ENTRIES PROVIDED:
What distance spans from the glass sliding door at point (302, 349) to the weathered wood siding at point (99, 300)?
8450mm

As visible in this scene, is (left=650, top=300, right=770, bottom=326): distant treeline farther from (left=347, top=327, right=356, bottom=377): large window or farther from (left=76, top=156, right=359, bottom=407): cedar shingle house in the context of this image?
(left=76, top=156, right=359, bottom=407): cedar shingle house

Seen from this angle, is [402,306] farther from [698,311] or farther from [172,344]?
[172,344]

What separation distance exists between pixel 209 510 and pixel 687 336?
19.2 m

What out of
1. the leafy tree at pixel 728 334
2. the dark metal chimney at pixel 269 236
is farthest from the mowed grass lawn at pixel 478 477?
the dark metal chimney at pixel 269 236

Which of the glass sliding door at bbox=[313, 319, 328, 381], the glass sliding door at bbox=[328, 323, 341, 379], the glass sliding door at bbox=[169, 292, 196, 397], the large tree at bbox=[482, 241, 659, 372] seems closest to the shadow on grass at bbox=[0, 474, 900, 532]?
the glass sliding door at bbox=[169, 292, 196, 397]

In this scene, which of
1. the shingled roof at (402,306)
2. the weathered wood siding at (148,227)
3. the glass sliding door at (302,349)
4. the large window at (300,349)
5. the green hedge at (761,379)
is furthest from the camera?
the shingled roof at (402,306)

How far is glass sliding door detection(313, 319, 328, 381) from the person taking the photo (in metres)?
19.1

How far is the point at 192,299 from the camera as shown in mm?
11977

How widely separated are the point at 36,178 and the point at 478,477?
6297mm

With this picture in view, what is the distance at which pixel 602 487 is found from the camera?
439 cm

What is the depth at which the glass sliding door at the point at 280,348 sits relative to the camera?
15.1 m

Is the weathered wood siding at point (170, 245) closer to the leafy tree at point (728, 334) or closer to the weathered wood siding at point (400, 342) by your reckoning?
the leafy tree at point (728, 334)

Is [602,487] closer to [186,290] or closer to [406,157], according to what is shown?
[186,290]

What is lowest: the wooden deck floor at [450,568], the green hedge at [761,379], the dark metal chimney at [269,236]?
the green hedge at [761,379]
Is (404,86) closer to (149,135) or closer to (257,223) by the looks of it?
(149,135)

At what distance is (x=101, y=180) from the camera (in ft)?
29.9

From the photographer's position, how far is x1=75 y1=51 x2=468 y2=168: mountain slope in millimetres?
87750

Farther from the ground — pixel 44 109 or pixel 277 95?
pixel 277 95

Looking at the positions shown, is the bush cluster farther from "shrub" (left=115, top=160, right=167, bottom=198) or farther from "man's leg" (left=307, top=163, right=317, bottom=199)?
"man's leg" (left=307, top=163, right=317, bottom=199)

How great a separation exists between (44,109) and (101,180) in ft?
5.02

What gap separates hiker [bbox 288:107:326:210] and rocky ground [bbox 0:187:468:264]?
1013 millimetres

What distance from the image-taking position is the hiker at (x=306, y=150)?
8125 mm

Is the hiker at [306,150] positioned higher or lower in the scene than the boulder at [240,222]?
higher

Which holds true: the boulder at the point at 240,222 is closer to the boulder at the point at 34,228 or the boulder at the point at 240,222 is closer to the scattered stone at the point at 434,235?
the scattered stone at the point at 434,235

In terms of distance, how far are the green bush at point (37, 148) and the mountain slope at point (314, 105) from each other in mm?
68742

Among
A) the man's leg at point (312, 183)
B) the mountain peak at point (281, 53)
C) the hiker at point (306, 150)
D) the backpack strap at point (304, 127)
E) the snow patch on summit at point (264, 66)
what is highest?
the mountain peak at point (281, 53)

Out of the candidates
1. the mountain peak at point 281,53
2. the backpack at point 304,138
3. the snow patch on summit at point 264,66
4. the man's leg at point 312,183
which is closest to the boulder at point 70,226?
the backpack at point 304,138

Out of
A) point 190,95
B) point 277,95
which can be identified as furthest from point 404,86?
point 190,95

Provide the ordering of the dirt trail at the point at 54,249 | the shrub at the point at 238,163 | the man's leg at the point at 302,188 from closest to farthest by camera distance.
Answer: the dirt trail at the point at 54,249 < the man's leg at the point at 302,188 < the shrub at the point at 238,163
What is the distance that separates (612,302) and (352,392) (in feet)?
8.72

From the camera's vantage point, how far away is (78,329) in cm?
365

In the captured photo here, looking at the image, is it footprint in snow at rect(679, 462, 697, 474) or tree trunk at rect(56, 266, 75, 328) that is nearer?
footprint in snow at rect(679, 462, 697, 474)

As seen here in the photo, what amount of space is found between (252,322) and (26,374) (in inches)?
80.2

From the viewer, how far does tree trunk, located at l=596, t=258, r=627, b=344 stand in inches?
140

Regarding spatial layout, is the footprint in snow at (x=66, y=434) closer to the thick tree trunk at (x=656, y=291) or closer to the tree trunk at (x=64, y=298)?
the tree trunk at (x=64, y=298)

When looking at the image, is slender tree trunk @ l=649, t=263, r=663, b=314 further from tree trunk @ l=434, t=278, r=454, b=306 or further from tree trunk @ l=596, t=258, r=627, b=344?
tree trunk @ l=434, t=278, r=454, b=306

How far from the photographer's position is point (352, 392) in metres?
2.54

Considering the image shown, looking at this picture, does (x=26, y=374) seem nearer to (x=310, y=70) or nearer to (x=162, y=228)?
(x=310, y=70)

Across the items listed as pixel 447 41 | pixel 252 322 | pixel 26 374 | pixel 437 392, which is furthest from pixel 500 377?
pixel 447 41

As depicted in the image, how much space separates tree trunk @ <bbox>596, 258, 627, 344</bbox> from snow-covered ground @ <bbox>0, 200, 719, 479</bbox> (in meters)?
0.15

EXERCISE DETAILS:
Reproduce word for word the lines of the entries above, from the line holding "Across the items" through the last line of the entries, inclusive.

EXERCISE ANSWER:
Across the items listed as pixel 447 41 | pixel 252 322 | pixel 26 374 | pixel 437 392, which is furthest from pixel 500 377?
pixel 447 41

As depicted in the image, how much space separates tree trunk @ <bbox>596, 258, 627, 344</bbox> from snow-covered ground @ <bbox>0, 200, 719, 479</bbox> (in meters)?
0.15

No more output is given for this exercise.